Plenty of Asians are illegal aliens or descendants of lawbreakers, Lui declared. To say that about a model minority is to raise up hispanics by denigrating his own people, not to mention the rule of law. He probably won’t be criticized by his tribe though, since the effort is a political statement in the service of expanding diverse immigration and the task of de-whitening America.
The many faces of immigration reform , San Francisco Chronicle, by Richard Lui, February 10, 2013
I am the grandson of illegal immigrants. My father’s parents came here as Paper Son and Paper Daughter. The “Paper” system involved buying real U.S. identities, sold by international agents, and then assumed, in this case, by my grandparents when they arrived in California. My real last name is Wong, not the name they bought - Lui.
They were “illegals,” and they weren’t Latinos.
Lui Lee (grandpa) and Quock Yuen Jow (grandma) took their illegal immigration secret to their grave. Their tombstone was the only place with their real name. They were scared their children would face the threat modern-day Dream-ers did – being sent back because of their illegal immigrant path.
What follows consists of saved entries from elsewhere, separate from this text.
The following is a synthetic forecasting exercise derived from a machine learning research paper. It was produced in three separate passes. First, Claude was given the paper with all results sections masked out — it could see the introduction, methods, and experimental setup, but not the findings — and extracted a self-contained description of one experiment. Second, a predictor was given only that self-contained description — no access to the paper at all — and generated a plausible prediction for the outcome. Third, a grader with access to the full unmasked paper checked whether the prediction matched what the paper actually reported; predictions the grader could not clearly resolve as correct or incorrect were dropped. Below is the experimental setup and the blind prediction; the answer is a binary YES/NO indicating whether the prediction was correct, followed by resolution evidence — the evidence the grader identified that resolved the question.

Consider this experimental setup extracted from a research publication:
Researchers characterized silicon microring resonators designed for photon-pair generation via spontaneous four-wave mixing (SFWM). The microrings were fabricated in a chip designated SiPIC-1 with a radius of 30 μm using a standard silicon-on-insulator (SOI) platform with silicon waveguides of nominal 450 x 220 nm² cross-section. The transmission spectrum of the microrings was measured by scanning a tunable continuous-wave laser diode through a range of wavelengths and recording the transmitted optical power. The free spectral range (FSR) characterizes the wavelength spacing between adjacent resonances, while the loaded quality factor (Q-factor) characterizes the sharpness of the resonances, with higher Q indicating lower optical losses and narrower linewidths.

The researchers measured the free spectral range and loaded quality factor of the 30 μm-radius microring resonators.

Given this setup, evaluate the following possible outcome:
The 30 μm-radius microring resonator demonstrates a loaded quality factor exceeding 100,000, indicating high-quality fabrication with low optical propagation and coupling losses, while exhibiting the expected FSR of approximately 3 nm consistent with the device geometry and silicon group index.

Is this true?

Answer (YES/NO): NO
Judy Yung, co-author of “Angel Island – Immigrant Gateway to America,” says my background is not uncommon. She estimates 1 million Chinese Americans either came here illegally or are descendants of illegal immigrants. The Pew Research Center more broadly estimates up to 15 percent of Asian American immigrants could be illegal. Of those 1.3 million illegal Asian immigrants, more than 100,000 are Dream-ers, says the Asian American Justice Center.
The point – despite immigration reform often being framed as a Latino issue, it’s also an Asian issue. And most importantly, it’s a uniting, American issue. For instance, the data shows Latino and Asian American communities share a surprising simpatico.
The controversial immigration laws around Latinos are well known and have been debated on Capitol Hill. They are as new as they are old. Asian Americans are their doppelganger.
The World War II internment seared disillusionment into the minds of generations of Japanese Americans about what it meant to be American. And the only law ever to ban a single country from immigration, the Exclusion Act of 1882, did the same for Chinese Americans. (Congress issued a formal apology last year.)
Today a majority of Latino and Asian American adults are foreign-born: 53 and 74 percent respectively; English as a second language – even more alike – 76 percent and 80 percent in this election, says the Census Bureau and Northwestern University Research.
In addition, the two groups’ collective psyches share a common struggle: to feel equal, to feel a sense of having arrived. Generalizations remind them: “Illegal immigrants are Latinos,” a common false equivalence; and “Asian Americans are foreign,” despite a 230-year history of Asians in the United States.
Let’s go further.
Irish Americans have also had waves of illegal or unauthorized immigration going back to the 1800s. Today, the Irish American community has as many as 50,000 unauthorized immigrants. In 2006, Sen. Ted Kennedy, who regularly met with illegal Irish immigrant groups, said on a Senate panel that existing immigration law he helped pass needed to change. He said it “worked in a very dramatic and significant way against the Irish.”
As generations have passed, these groups have assimilated. Regardless of generation, immigration is a defining experience for these groups.
Immigration reform therefore resonates with large portions of the 50 million Latino Americans, 35 million Irish Americans and 17 million Asian Americans nationwide. And with only 4.7 million votes deciding 2012’s presidential winner, today’s decisions on immigration reform could swing votes for years to come.
But let’s consider for a second immigration not as winning or losing, but as pioneering. Does the United States have the brains to propel it forward? Is immigration reform about new groups, or all roots? What does immigration law say about us?
It says everything. Illegally or legally, we have grown our country like no other. And in the process we have become the globe’s largest and most powerful economy. We must remember how we all got here – not one group, but all groups. If we forget, we will be forgetting how America is unlike any other nation in the world.
Richard Lui, a UC Berkeley graduate, is a news anchor on MSNBC-TV.